LP : Aujourd'hui, quels sont les projets  immédiats d'Alpha Blondy, quand on sait qu'il a obtenu une fréquence radio ?

AB : J'ai déjà ma radio et je travaille sur mon prochain album. Et puis, je produis des artistes et j'ai une tournée mondiale qui se profile à l'horizon. Je suis en vacances pour le moment. Je passe du temps avec ma femme et les enfants. D'autres sont en France. Avant de repartir en Europe, je vais me bronzer à Grand-Bassam sur les plages africaines. 

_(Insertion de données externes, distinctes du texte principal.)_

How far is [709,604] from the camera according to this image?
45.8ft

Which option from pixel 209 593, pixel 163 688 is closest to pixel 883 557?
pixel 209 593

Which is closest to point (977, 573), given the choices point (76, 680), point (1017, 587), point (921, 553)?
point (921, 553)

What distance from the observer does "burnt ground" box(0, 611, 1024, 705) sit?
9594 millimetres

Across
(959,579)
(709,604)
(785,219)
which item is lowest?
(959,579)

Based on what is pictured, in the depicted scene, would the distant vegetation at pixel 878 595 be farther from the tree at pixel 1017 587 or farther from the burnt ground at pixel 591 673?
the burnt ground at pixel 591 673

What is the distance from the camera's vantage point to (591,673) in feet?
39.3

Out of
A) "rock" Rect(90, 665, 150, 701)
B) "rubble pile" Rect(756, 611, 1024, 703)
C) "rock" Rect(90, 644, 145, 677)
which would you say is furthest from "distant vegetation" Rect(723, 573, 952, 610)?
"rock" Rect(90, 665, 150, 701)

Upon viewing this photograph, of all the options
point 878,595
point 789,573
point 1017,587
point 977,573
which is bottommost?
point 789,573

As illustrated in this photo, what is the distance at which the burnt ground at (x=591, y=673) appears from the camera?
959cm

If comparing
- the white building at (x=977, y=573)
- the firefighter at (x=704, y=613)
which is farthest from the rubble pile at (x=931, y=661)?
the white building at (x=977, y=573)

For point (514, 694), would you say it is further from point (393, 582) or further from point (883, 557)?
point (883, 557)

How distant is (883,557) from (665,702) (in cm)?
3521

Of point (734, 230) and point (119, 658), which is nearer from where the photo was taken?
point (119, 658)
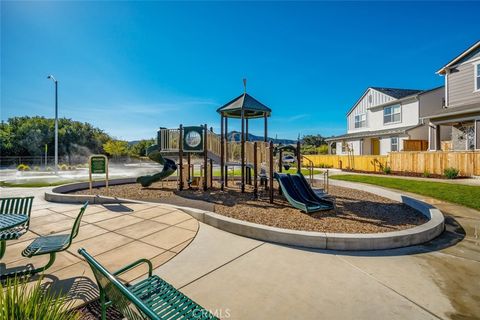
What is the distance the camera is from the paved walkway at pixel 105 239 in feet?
11.6

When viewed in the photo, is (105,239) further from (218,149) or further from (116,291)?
(218,149)

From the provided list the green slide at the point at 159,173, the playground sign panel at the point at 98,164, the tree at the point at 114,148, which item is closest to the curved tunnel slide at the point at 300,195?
the green slide at the point at 159,173

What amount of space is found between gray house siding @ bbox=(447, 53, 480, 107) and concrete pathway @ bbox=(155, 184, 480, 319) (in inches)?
681

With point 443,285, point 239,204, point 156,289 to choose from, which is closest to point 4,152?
point 239,204

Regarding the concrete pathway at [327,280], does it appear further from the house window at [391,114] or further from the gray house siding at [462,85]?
the house window at [391,114]

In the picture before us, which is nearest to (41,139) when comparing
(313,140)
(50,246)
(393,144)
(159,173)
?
(159,173)

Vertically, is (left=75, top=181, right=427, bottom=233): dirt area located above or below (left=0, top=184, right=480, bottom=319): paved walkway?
above

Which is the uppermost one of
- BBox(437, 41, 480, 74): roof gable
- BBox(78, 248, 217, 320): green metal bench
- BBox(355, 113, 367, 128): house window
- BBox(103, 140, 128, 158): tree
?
BBox(437, 41, 480, 74): roof gable

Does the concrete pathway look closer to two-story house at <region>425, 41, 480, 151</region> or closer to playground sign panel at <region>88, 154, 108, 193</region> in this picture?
playground sign panel at <region>88, 154, 108, 193</region>

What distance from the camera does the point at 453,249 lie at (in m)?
4.54

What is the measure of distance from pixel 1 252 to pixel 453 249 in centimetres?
788

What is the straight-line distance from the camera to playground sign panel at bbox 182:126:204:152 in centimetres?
1102

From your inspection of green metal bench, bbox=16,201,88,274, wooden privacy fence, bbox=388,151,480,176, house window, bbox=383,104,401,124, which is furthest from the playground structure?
house window, bbox=383,104,401,124

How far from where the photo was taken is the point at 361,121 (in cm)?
2938
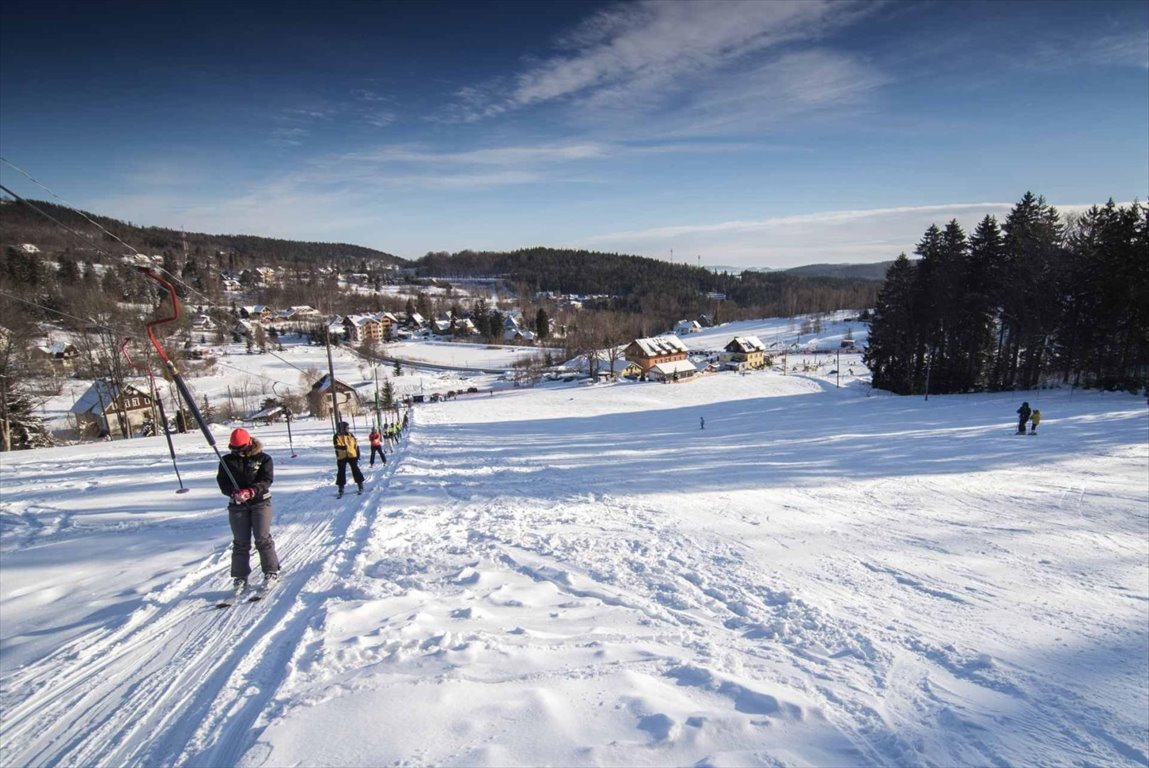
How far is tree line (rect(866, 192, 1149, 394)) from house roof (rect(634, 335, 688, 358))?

En outre, je suis actuellement sur un projet qui concerne l'Union Africaine. A mon avis, l'Unité africaine devait pouvoir se bâtir sur les cerveaux africains. Je suis pour que l'Union Africainelivre des bourses aux jeunes africains les plus méritants dans les domaines scientifiques afin qu'ils aillent se former dans les grandes universités occidentales. Ils reviendront en Afrique et devraient être payés par l'Union Africaine. Par exemple, un Nigérien peut être chercheur dans une université ivoirienne et payé par l'Union Africaine. Nous avons longtemps compté sur les cerveaux en littérature. Ce n'est pas mauvais, mais il faut renverser la tendance comme l'ont  fait les dragons d'Asie que nos pays africains veulent copier dans leur course à l'émergence. Pour moi, l'Afrique doit faire un inventaire de ses cerveaux. Ce sera le début de la vraie union africaine des peuples et non l'Union Africaine des dirigeants, comme c'est le cas actuellement. 0 + 0 + 0 + 0 = 0000. Il faut donc, additionner ce qui est positif pour atteindre un chiffre croissant.

 

LP : Alpha Blondy est reconnaissant aux Ivoiriens, qui, dit-il, l'ont fait. Mais, on a l'impression qu'il se détourne un peu de ses milliers de fans qui sont à l'intérieur du pays et n'ont pas les moyens d'aller suivre un concert en France. Pourrons-nous voir un jour Alpha Blondy en concert à 0dienné, Korhogo et Abengourou ?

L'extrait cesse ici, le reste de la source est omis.